Evangelho de Nosso Senhor Jesus Cristo segundo São Mateus
(Mc 6, 17-29)
Naquele tempo, Herodes tinha mandado prender João, e colocá-lo acorrentado na prisão. Fez isso por causa de Herodíades, mulher de seu irmão Filipe, com quem se tinha casado. João dizia a Herodes: “Não te é permitido ficar com a mulher do teu irmão”. Por isso Herodíades o odiava e queria matá-lo, mas não podia. Com efeito, Herodes tinha medo de João, pois sabia que ele era justo e santo, e por isso o protegia. Gostava de ouvi-lo, embora ficasse embaraçado quando o escutava.
Finalmente, chegou o dia oportuno. Era o aniversário de Herodes, e ele fez um grande banquete para os grandes da corte, os oficiais e os cidadãos importantes da Galileia. A filha de Herodíades entrou e dançou, agradando a Herodes e seus convidados. Então o rei disse à moça: “Pede-me o que quiseres e eu te darei”. E lhe jurou dizendo: “Eu te darei qualquer coisa que me pedires, ainda que seja a metade do meu reino”.
Ela saiu e perguntou à mãe: “O que vou pedir?” A mãe respondeu: “A cabeça de João Batista”. E, voltando depressa para junto do rei, pediu: “Quero que me dês agora, num prato, a cabeça de João Batista”. O rei ficou muito triste, mas não pôde recusar. Ele tinha feito o juramento diante dos convidados. Imediatamente, o rei mandou que um soldado fosse buscar a cabeça de João. O soldado saiu, degolou-o na prisão, trouxe a cabeça num prato e a deu à moça. Ela a entregou à sua mãe. Ao saberem disso, os discípulos de João foram lá, levaram o cadáver e o sepultaram.
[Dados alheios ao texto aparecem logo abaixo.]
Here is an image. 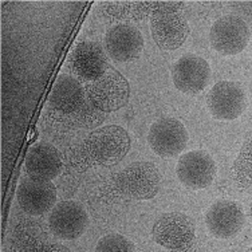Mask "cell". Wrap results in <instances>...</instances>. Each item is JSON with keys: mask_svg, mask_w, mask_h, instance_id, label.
Returning a JSON list of instances; mask_svg holds the SVG:
<instances>
[{"mask_svg": "<svg viewBox=\"0 0 252 252\" xmlns=\"http://www.w3.org/2000/svg\"><path fill=\"white\" fill-rule=\"evenodd\" d=\"M130 149L127 131L117 125L101 126L89 134L81 146V160L92 166H114Z\"/></svg>", "mask_w": 252, "mask_h": 252, "instance_id": "cell-1", "label": "cell"}, {"mask_svg": "<svg viewBox=\"0 0 252 252\" xmlns=\"http://www.w3.org/2000/svg\"><path fill=\"white\" fill-rule=\"evenodd\" d=\"M109 188L113 192L131 200H151L161 188L160 170L149 161L131 162L112 176Z\"/></svg>", "mask_w": 252, "mask_h": 252, "instance_id": "cell-2", "label": "cell"}, {"mask_svg": "<svg viewBox=\"0 0 252 252\" xmlns=\"http://www.w3.org/2000/svg\"><path fill=\"white\" fill-rule=\"evenodd\" d=\"M153 239L170 252H196V232L192 219L181 212L161 215L153 224Z\"/></svg>", "mask_w": 252, "mask_h": 252, "instance_id": "cell-3", "label": "cell"}, {"mask_svg": "<svg viewBox=\"0 0 252 252\" xmlns=\"http://www.w3.org/2000/svg\"><path fill=\"white\" fill-rule=\"evenodd\" d=\"M86 98L93 106L102 113L120 110L129 101L130 88L126 78L116 68L109 67L95 81L85 88Z\"/></svg>", "mask_w": 252, "mask_h": 252, "instance_id": "cell-4", "label": "cell"}, {"mask_svg": "<svg viewBox=\"0 0 252 252\" xmlns=\"http://www.w3.org/2000/svg\"><path fill=\"white\" fill-rule=\"evenodd\" d=\"M250 42L247 23L235 15H225L215 22L209 31V43L221 55H236L244 51Z\"/></svg>", "mask_w": 252, "mask_h": 252, "instance_id": "cell-5", "label": "cell"}, {"mask_svg": "<svg viewBox=\"0 0 252 252\" xmlns=\"http://www.w3.org/2000/svg\"><path fill=\"white\" fill-rule=\"evenodd\" d=\"M151 31L153 40L161 50L175 51L188 38V20L179 11L158 10L152 15Z\"/></svg>", "mask_w": 252, "mask_h": 252, "instance_id": "cell-6", "label": "cell"}, {"mask_svg": "<svg viewBox=\"0 0 252 252\" xmlns=\"http://www.w3.org/2000/svg\"><path fill=\"white\" fill-rule=\"evenodd\" d=\"M209 113L221 121H233L246 112L247 98L242 86L232 81L215 83L207 95Z\"/></svg>", "mask_w": 252, "mask_h": 252, "instance_id": "cell-7", "label": "cell"}, {"mask_svg": "<svg viewBox=\"0 0 252 252\" xmlns=\"http://www.w3.org/2000/svg\"><path fill=\"white\" fill-rule=\"evenodd\" d=\"M188 131L176 118L164 117L151 126L148 144L156 155L161 157H177L188 144Z\"/></svg>", "mask_w": 252, "mask_h": 252, "instance_id": "cell-8", "label": "cell"}, {"mask_svg": "<svg viewBox=\"0 0 252 252\" xmlns=\"http://www.w3.org/2000/svg\"><path fill=\"white\" fill-rule=\"evenodd\" d=\"M177 177L187 188L199 190L214 183L218 166L214 157L205 151H190L180 157L176 168Z\"/></svg>", "mask_w": 252, "mask_h": 252, "instance_id": "cell-9", "label": "cell"}, {"mask_svg": "<svg viewBox=\"0 0 252 252\" xmlns=\"http://www.w3.org/2000/svg\"><path fill=\"white\" fill-rule=\"evenodd\" d=\"M49 227L57 238L62 240H75L86 232L89 215L78 201H61L50 212Z\"/></svg>", "mask_w": 252, "mask_h": 252, "instance_id": "cell-10", "label": "cell"}, {"mask_svg": "<svg viewBox=\"0 0 252 252\" xmlns=\"http://www.w3.org/2000/svg\"><path fill=\"white\" fill-rule=\"evenodd\" d=\"M211 79L208 62L199 55L185 54L172 66L175 88L184 94H197L207 88Z\"/></svg>", "mask_w": 252, "mask_h": 252, "instance_id": "cell-11", "label": "cell"}, {"mask_svg": "<svg viewBox=\"0 0 252 252\" xmlns=\"http://www.w3.org/2000/svg\"><path fill=\"white\" fill-rule=\"evenodd\" d=\"M205 224L215 238L229 239L242 231L246 224V215L236 201L219 200L207 211Z\"/></svg>", "mask_w": 252, "mask_h": 252, "instance_id": "cell-12", "label": "cell"}, {"mask_svg": "<svg viewBox=\"0 0 252 252\" xmlns=\"http://www.w3.org/2000/svg\"><path fill=\"white\" fill-rule=\"evenodd\" d=\"M68 67L81 81L93 82L109 68L105 51L95 42L85 40L75 46L68 58Z\"/></svg>", "mask_w": 252, "mask_h": 252, "instance_id": "cell-13", "label": "cell"}, {"mask_svg": "<svg viewBox=\"0 0 252 252\" xmlns=\"http://www.w3.org/2000/svg\"><path fill=\"white\" fill-rule=\"evenodd\" d=\"M105 47L117 62H133L142 53L144 38L134 26L117 25L106 32Z\"/></svg>", "mask_w": 252, "mask_h": 252, "instance_id": "cell-14", "label": "cell"}, {"mask_svg": "<svg viewBox=\"0 0 252 252\" xmlns=\"http://www.w3.org/2000/svg\"><path fill=\"white\" fill-rule=\"evenodd\" d=\"M16 199L25 212L40 216L55 207L57 188L51 181L26 179L18 187Z\"/></svg>", "mask_w": 252, "mask_h": 252, "instance_id": "cell-15", "label": "cell"}, {"mask_svg": "<svg viewBox=\"0 0 252 252\" xmlns=\"http://www.w3.org/2000/svg\"><path fill=\"white\" fill-rule=\"evenodd\" d=\"M25 166L30 179L53 181L62 170V158L55 146L49 142H38L27 152Z\"/></svg>", "mask_w": 252, "mask_h": 252, "instance_id": "cell-16", "label": "cell"}, {"mask_svg": "<svg viewBox=\"0 0 252 252\" xmlns=\"http://www.w3.org/2000/svg\"><path fill=\"white\" fill-rule=\"evenodd\" d=\"M86 101V93L78 79L68 74H61L50 93V106L57 112L73 116Z\"/></svg>", "mask_w": 252, "mask_h": 252, "instance_id": "cell-17", "label": "cell"}, {"mask_svg": "<svg viewBox=\"0 0 252 252\" xmlns=\"http://www.w3.org/2000/svg\"><path fill=\"white\" fill-rule=\"evenodd\" d=\"M233 181L239 188L252 187V130L243 141L242 149L232 166Z\"/></svg>", "mask_w": 252, "mask_h": 252, "instance_id": "cell-18", "label": "cell"}, {"mask_svg": "<svg viewBox=\"0 0 252 252\" xmlns=\"http://www.w3.org/2000/svg\"><path fill=\"white\" fill-rule=\"evenodd\" d=\"M95 252H136L134 244L120 233H109L99 239Z\"/></svg>", "mask_w": 252, "mask_h": 252, "instance_id": "cell-19", "label": "cell"}, {"mask_svg": "<svg viewBox=\"0 0 252 252\" xmlns=\"http://www.w3.org/2000/svg\"><path fill=\"white\" fill-rule=\"evenodd\" d=\"M101 113L102 112L97 110L86 98L85 103L79 107L78 112L74 113L73 116L77 124L85 126V127H93V126H98L103 121V114Z\"/></svg>", "mask_w": 252, "mask_h": 252, "instance_id": "cell-20", "label": "cell"}, {"mask_svg": "<svg viewBox=\"0 0 252 252\" xmlns=\"http://www.w3.org/2000/svg\"><path fill=\"white\" fill-rule=\"evenodd\" d=\"M43 252H73L68 247L59 244V243H51L47 244V247L44 248Z\"/></svg>", "mask_w": 252, "mask_h": 252, "instance_id": "cell-21", "label": "cell"}]
</instances>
O martírio de S. João Batista é um desses episódios bíblicos que muito nos impressionam, mas que nos podem induzir em erro, se não os soubermos ler da forma devida. Há, com efeito, quem pense ser João Batista semelhante aos heróis da história profana que, seja por temperamento, seja por pressão das circunstâncias, se viram na delicada situação de escolher entre o sacrifício da própria vida e a concessão medrosa nos princípios mais caros. Há, sem dúvida, muito que admirar na história daqueles homens e mulheres que, para não cometer uma injustiça, preferiram sofrer uma, e a das mais graves. No entanto, a morte do Precursor de Cristo não é o simples testemunho de uma consciência reta, intransigente, que se mantém, firme e inabalável, em seus valores: é, antes, a prova última de um amor de que ser humano algum é capaz por si mesmo, já que só a graça divina pode dar ao homem a capacidade de enfrentar a morte, precedida às vezes de tormentos esquisitíssimos (que fariam tremer os mais valorosos guerreiros), por amor a Jesus Cristo. O Batista, que pregara durante toda a vida um batismo de penitência, só pôde selar seu ministério com o próprio sangue porque, antes mesmo de vir à luz, já o Espírito Santo lhe havia infundido a graça divina (cf. Lc 1, 41), acompanhada de todo o cortejo de virtudes infusas e sobrenaturais que, elevando o homem acima do próprio homem, o tornam apto para agir de forma divina, capaz de entregar todos os bens da natureza para não perder a caridade, o vínculo da perfeição, alfa e ômega de todas coisas (cf. Col 3, 14). A memória de hoje, por conseguinte, nos deve dar a um só tempo uma grande e salutar desconfiança das nossas forças, porque, abandonados a nós mesmos, facilmente negaríamos a Cristo para evitar o martírio e, ainda que o sofrêssemos, sem a caridade sobrenatural que se oferece em sacrifício, de nada nos aproveitaria a morte física, e também uma inquebrantável confiança na virtude da graça divina, que é a nossa única e eficaz suficiência.